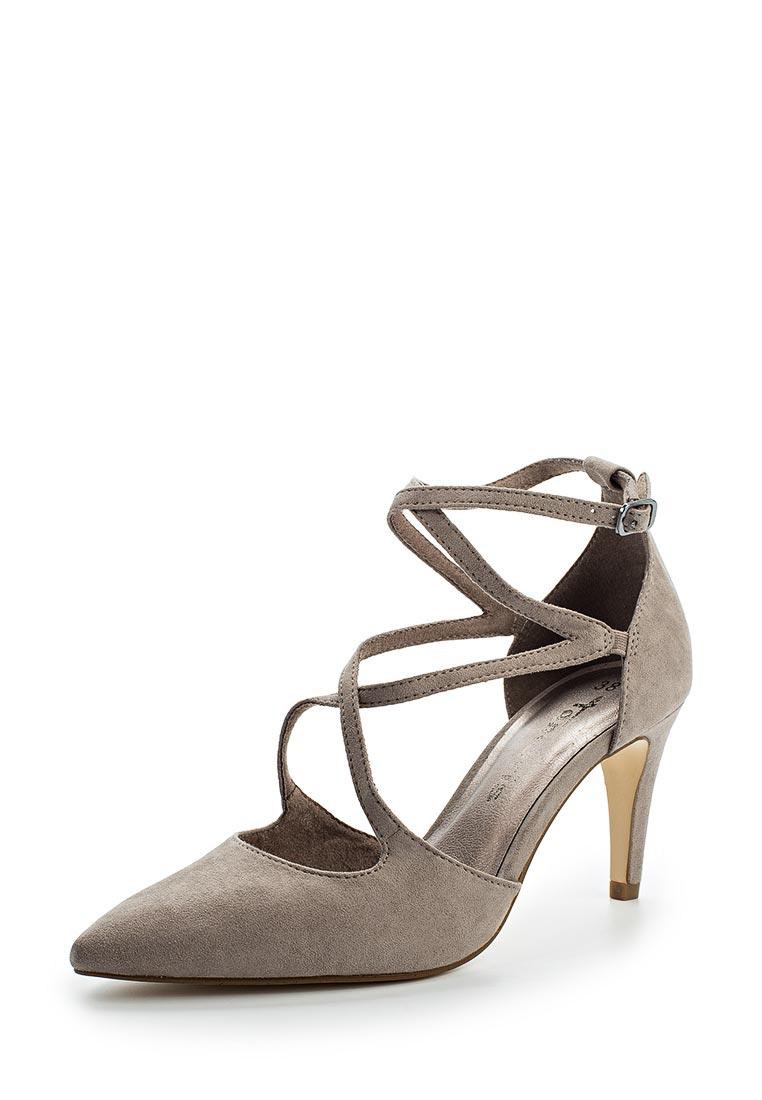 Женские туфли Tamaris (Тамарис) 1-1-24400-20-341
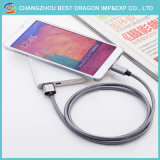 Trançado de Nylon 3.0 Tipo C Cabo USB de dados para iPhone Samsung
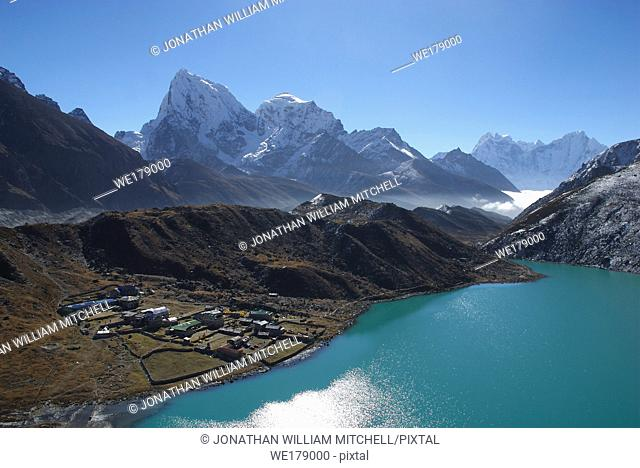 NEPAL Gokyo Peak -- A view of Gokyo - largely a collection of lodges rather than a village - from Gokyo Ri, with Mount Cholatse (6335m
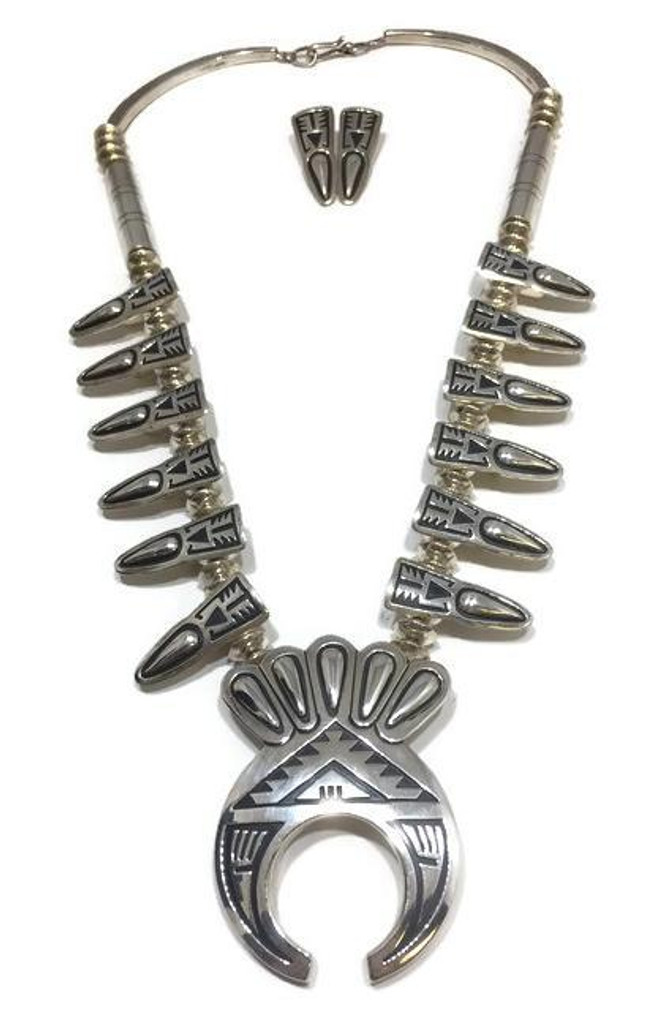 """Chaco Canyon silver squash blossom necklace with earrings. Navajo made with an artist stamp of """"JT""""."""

* [What to do] Transcribe the whole listing exactly as it stands, apart from the pictures.

* [Reply]
 Женские туфли Tamaris (Тамарис) 1-1-24400-20-341
 Trançado de Nylon 3.0 Tipo C Cabo USB de dados para iPhone Samsung
 NEPAL Gokyo Peak -- A view of Gokyo - largely a collection of lodges rather than a village - from Gokyo Ri, with Mount Cholatse (6335m
 """Chaco Canyon silver squash blossom necklace with earrings. Navajo made with an artist stamp of """"JT""""."""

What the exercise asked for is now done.